[Transcribed page contents]
'''

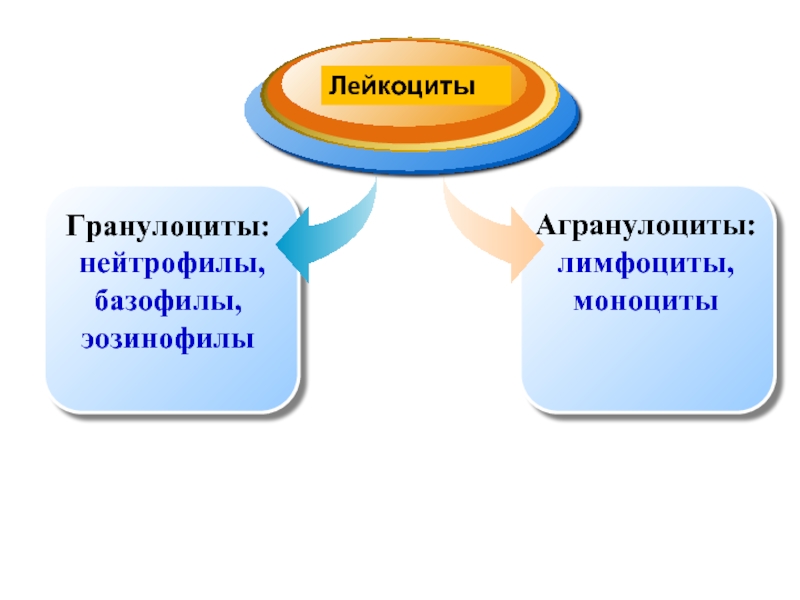 Лейкоциты

Гранулоциты:
нейтрофилы,
базофилы,
эозинофилы

Агранулоциты:
лимфоциты,
моноциты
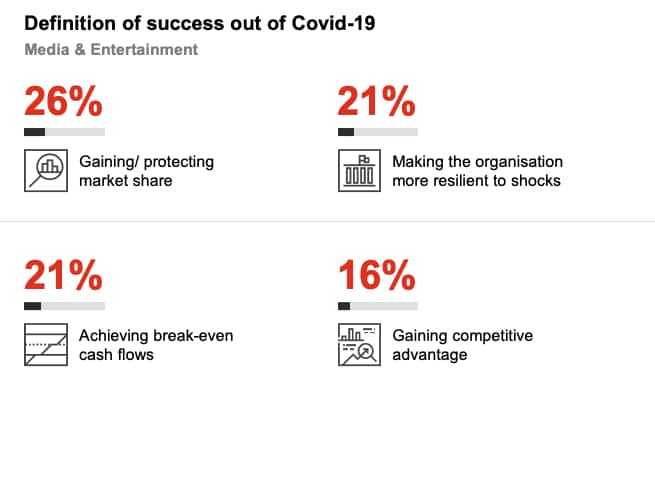 Definition of success out of Covid-19
Media & Entertainment

26%

Gaining/ protecting market share

21%

Making the organisation more resilient to shocks

21%

Achieving break-even cash flows

16%

Gaining competitive advantage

'''

Required action: None of the pictures should be copied, but every record above must be returned exactly.

Answer box:
 Лейкоциты

Гранулоциты:
нейтрофилы,
базофилы,
эозинофилы

Агранулоциты:
лимфоциты,
моноциты
 Definition of success out of Covid-19
Media & Entertainment

26%

Gaining/ protecting market share

21%

Making the organisation more resilient to shocks

21%

Achieving break-even cash flows

16%

Gaining competitive advantage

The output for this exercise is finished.